As hard as he threw himself into the task of his oral presentation, more assiduously still did he labor over his written reply, composing at least twelve drafts, each of them in his nearly illegible scrawl, and all of which fell to me to transcribe into readable form, for, if the reply had been delivered to the printer’s in its original state, it would undoubtedly have been wadded up and hurled at my head.
Upon the conclusion of my hours of toil, hunching over my desk like a medieval monk with aching ink-stained fingers and itching, burning eyes, the monstrumologist would snatch the product from my quivering grip and compare it to the original, hunting for the slightest error, which, of course, he would invariably find.

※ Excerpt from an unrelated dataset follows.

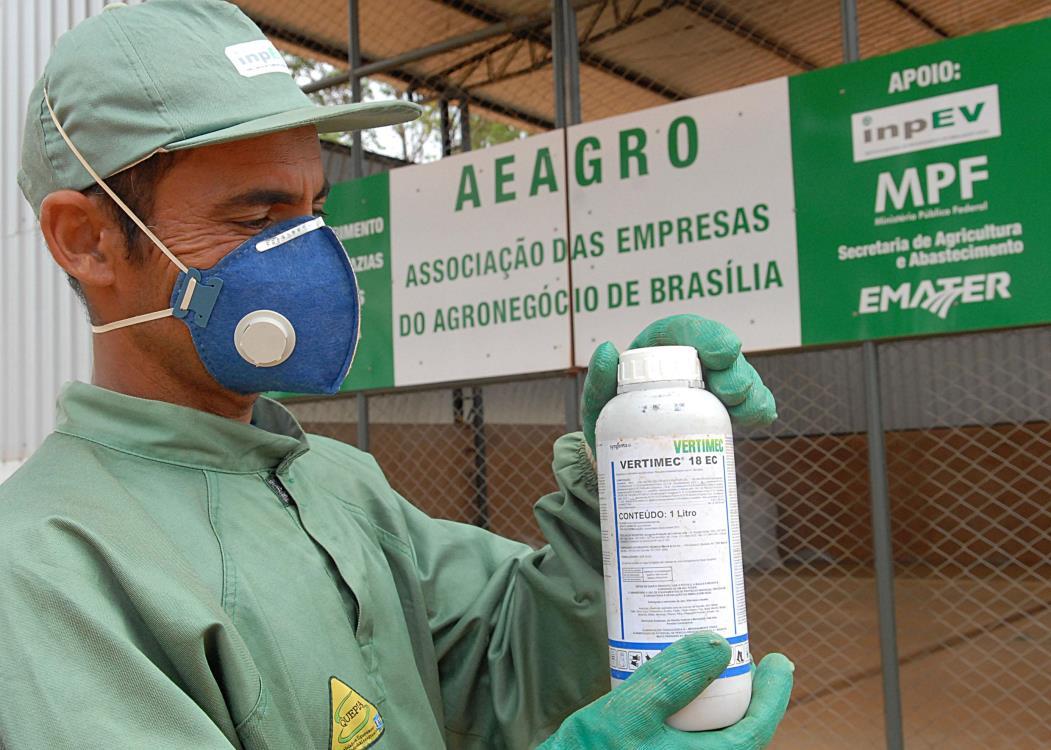 Brazilândia (DF) - Posto de recebimento de embalagens vazias de agrotóxicos, que tem 100 metros quadrados e onde é feita a separação entre embalagens contaminadas e não contaminadas. Foto: Renato Araújo/ABr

At the end of this Herculean effort, after the printer delivered the finished product and there was little left to do (and little left of the monstrumologist, for he must have lost more than fifteen pounds since the project had begun) but wait for that fall’s convocation, he fell into a profound depression. The monstrumologist retreated to his shuttered study, where he brooded in a gloom both actual and metaphysical, refusing to even acknowledge my halfhearted attempts to alleviate his suffering. I brought him raspberry scones (his favorite) from the baker’s. I shared with him the latest gossip gleaned from the society pages (he held a strange fascination for them) and the local doings of our little hamlet of New Jerusalem. He would not be comforted. He even lost interest in the mail, which I arranged for him, unread, upon his desk, until the desk’s surface was covered as thickly as the forest floor by the leaves of autumn.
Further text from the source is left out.